Bash script with while loop until dynamic conditions are met

Question

#!/bin/bash
/home/user/script.sh > output.txt
VAR0=$(cat output.txt | grep -A 3 "word")
A0=$(echo $VAR0 | awk 'BEGIN { FS = "[:X]" } {printf $3}')
while [ $A0 \< 2.37 ] 
do echo $A0
sleep 10
done
/home/user/script2.sh

what i want to do is to run the script2.sh when the output of script.sh in output.txt is > 2.37

the issue is, the output of script.sh is dynamic so every time while loops it has to take a fresh output from output.txt until the condition is met and script2.sh can be run.

how can i refresh the value of $A0 every time while loops?
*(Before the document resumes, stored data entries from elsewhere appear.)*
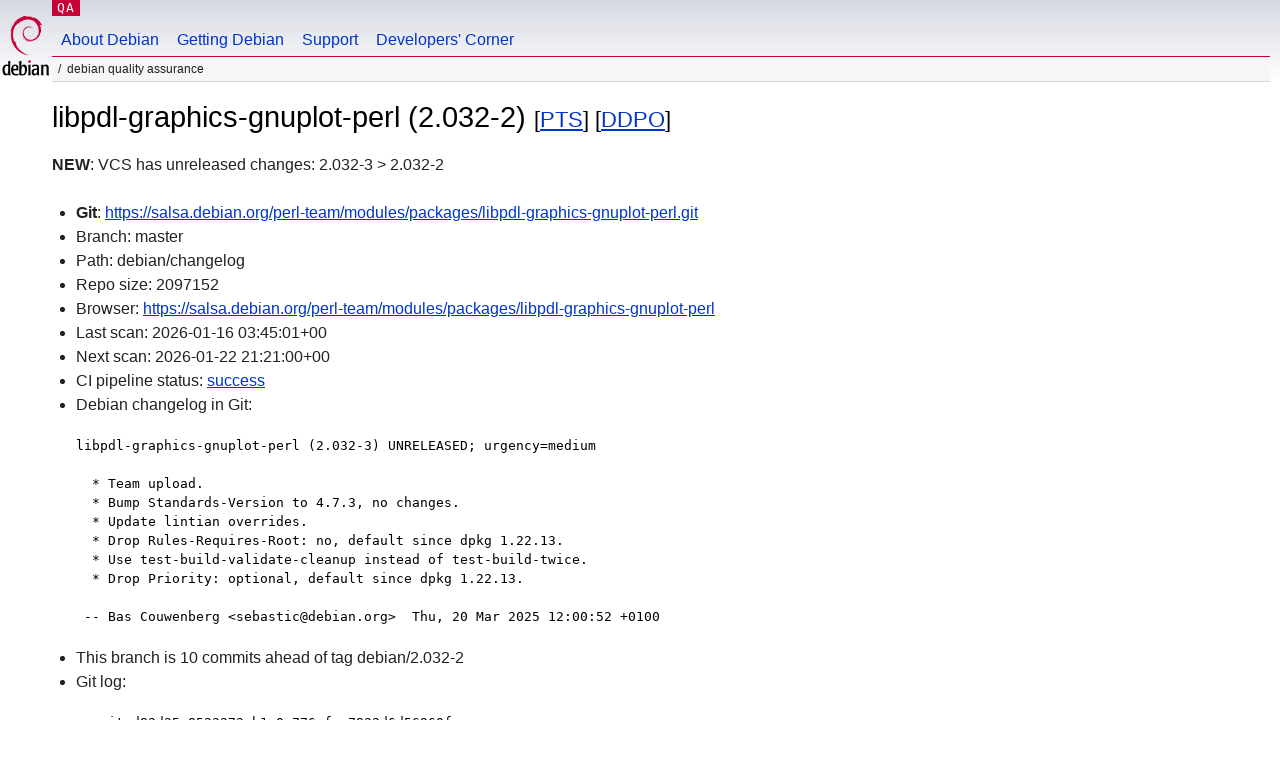

--- FILE ---
content_type: text/html; charset=utf-8
request_url: https://qa.debian.org/cgi-bin/vcswatch?package=libpdl-graphics-gnuplot-perl
body_size: 2515
content:
<!DOCTYPE HTML PUBLIC "-//W3C//DTD HTML 4.0 Transitional//EN">
<html>
<head>
  <meta http-equiv="Content-Type" content="text/html; charset=utf-8">
  <title>libpdl-graphics-gnuplot-perl vcswatch -- Debian Quality Assurance</title>
  <link rev="made" href="mailto:debian-qa@lists.debian.org">
  <link rel="shortcut icon" href="/favicon.ico">
  <link type="text/css" rel="stylesheet" href="https://www.debian.org/debian.css">
</head>
<body>
<div id="header">
	<div id="upperheader">
		<div id="logo">
			<a href="https://www.debian.org/" title="Debian Home"><img src="/Pics/openlogo-50.png" alt="Debian" width="50" height="61"></a>
		</div>
		<p class="section"><a href="/">QA</a></p>
	</div>
	<div id="navbar">
		<p class="hidecss"><a href="#inner">Skip Quicknav</a></p>
		<ul>
		   <li><a href="https://www.debian.org/intro/about">About Debian</a></li>
		   <li><a href="https://www.debian.org/distrib/">Getting Debian</a></li>
		   <li><a href="https://www.debian.org/support">Support</a></li>
		   <li><a href="https://www.debian.org/devel/">Developers'&nbsp;Corner</a></li>
		</ul>
	</div>
	<p id="breadcrumbs">Debian Quality Assurance</p>
</div>
<div id="content">



<h1>libpdl-graphics-gnuplot-perl (2.032-2)
<small>[<a href="https://tracker.debian.org/pkg/libpdl-graphics-gnuplot-perl">PTS</a>] [<a href="/developer.php?package=libpdl-graphics-gnuplot-perl">DDPO</a>]</small></h1>
<b>NEW</b>: VCS has unreleased changes: 2.032-3 > 2.032-2

<ul>

<li><b>Git</b>: <a href="https://salsa.debian.org/perl-team/modules/packages/libpdl-graphics-gnuplot-perl.git">https://salsa.debian.org/perl-team/modules/packages/libpdl-graphics-gnuplot-perl.git</a>

</li>
<li id="editform" style="display:none;">
 <form method="GET">
 <input type="hidden" name="package" value="libpdl-graphics-gnuplot-perl">
 <input type="text" name="vcsheader" value="Vcs-Git: https://salsa.debian.org/perl-team/modules/packages/libpdl-graphics-gnuplot-perl.git" size="80">
 <input type="submit" value="Submit">
 <input type="checkbox" name="json"> JSON
 <br>
 <small>Enter a full Vcs-* header, supported schemes are: Vcs-Bzr, Vcs-Cvs, Vcs-Darcs, Vcs-Git, Vcs-Hg, Vcs-Mtn, Vcs-Svn. <br>
 For Vcs-Git append <em><b>-b</b> branch</em> to select the branch name; append <em><b>[</b>subdir<b>]</b></em> if the debian/ directory is not in the repository root. <br>
 The next upload will reset the information from the source package headers.</small>
 </form>
</li>

<li>Branch: master</li>
<li>Path:  debian/changelog </li>
<li>Repo size: 2097152</li>
<li>Browser: <a href="https://salsa.debian.org/perl-team/modules/packages/libpdl-graphics-gnuplot-perl">https://salsa.debian.org/perl-team/modules/packages/libpdl-graphics-gnuplot-perl</a></li>
<li>Last scan: 2026-01-16 03:45:01+00</li>


  <li>Next scan: 2026-01-22 21:21:00+00</li>
  
  
  <li>CI pipeline status: <a href="https://salsa.debian.org/perl-team/modules/packages/libpdl-graphics-gnuplot-perl/-/pipelines">success</a></li>
  <li>Debian changelog in Git: <pre>libpdl-graphics-gnuplot-perl (2.032-3) UNRELEASED; urgency=medium

  * Team upload.
  * Bump Standards-Version to 4.7.3, no changes.
  * Update lintian overrides.
  * Drop Rules-Requires-Root: no, default since dpkg 1.22.13.
  * Use test-build-validate-cleanup instead of test-build-twice.
  * Drop Priority: optional, default since dpkg 1.22.13.

 -- Bas Couwenberg &lt;sebastic@debian.org&gt;  Thu, 20 Mar 2025 12:00:52 +0100</pre></li>
      
      <li>This branch is 10 commits ahead of tag debian/2.032-2</li>
    
    
      <li>Git log: <pre>commit d82d25a8523273ab1a0a776afee7822d6d56960f
Author: Bas Couwenberg &lt;sebastic@xs4all.nl&gt;
Date:   Sat Jan 3 14:57:51 2026 +0100

    Bump Standards-Version to 4.7.3, changes: priority.

commit f846bfba9e1d37a6432edcf772eec886be7a7d70
Author: Bas Couwenberg &lt;sebastic@xs4all.nl&gt;
Date:   Sat Jan 3 14:27:49 2026 +0100

    Drop Priority: optional, default since dpkg 1.22.13.

commit bd2f8ecb62ce71dc3e929e1107be6219eb613804
Author: Bas Couwenberg &lt;sebastic@xs4all.nl&gt;
Date:   Sat Oct 25 12:52:06 2025 +0200

    Use test-build-validate-cleanup instead of test-build-twice.

commit 1d7b2f653df43e70176ef18ec9299b1eedab8ce7
Author: Bas Couwenberg &lt;sebastic@xs4all.nl&gt;
Date:   Wed Oct 1 11:11:03 2025 +0200

    Revert &quot;Drop Priority: optional, default since dpkg 1.22.13.&quot;
    
    This reverts commit 51537bc9d0e43841d6ec27df218e7847c39f80a6.

commit 51537bc9d0e43841d6ec27df218e7847c39f80a6
Author: Bas Couwenberg &lt;sebastic@xs4all.nl&gt;
Date:   Wed Oct 1 09:43:59 2025 +0200

    Drop Priority: optional, default since dpkg 1.22.13.

commit e6d38bb8b25755d3afa0d5e75495081da2f3c46e
Author: Bas Couwenberg &lt;sebastic@xs4all.nl&gt;
Date:   Wed Oct 1 08:56:52 2025 +0200

    Drop Rules-Requires-Root: no, default since dpkg 1.22.13.

commit 2d48a190e9237660470164c4b6bc62c0974148e2
Author: Bas Couwenberg &lt;sebastic@xs4all.nl&gt;
Date:   Fri Sep 12 17:56:25 2025 +0200

    Update lintian overrides.

commit 257c82da9a954e2e1e2f9f8ef9555b9274ff2446
Author: Bas Couwenberg &lt;sebastic@xs4all.nl&gt;
Date:   Sat Jul 12 12:14:06 2025 +0200

    Revert &quot;Update watch file to use fastapi.metacpan.org.&quot;
    
    This reverts commit a7470623607221b7092edc84adeabd286655e783.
what i get now si the first value of $A0 perpetual witch is smaller than 2.37

it takes some time until the output of script.sh in $A0 becomes > 2.37

i have already considered doing

/home/user/script.sh
sleep 180
/home/user/script2.sh

but 3 min is too much and the change in output.txt can happen anywhere between 2 and 3 min

Basically what i want is to run scrip2.sh when the conditions in script.sh are met...

Any ideas?

Thank you!

Answer 1

Just put the computation of A0 inside the loop, and exit the loop when A0 >= 2.37:

#!/bin/bash

while true ; do
    /home/user/script.sh > output.txt
    VAR0=$(cat output.txt | grep -A 3 "word")
    A0=$(echo $VAR0 | awk 'BEGIN { FS = "[:X]" } {printf $3}')
    echo $A0
    if (( $(echo "$A0 >= 2.37" | bc -l) )) ; then
        break
    fi
    sleep 10
done

/home/user/script2.sh

Note that bash can't compare floating point numbers by itself. You need a hack like

if (( $(echo "$A0 >= 2.37" | bc -l) )) ; then

See How to compare two floating point numbers in Bash?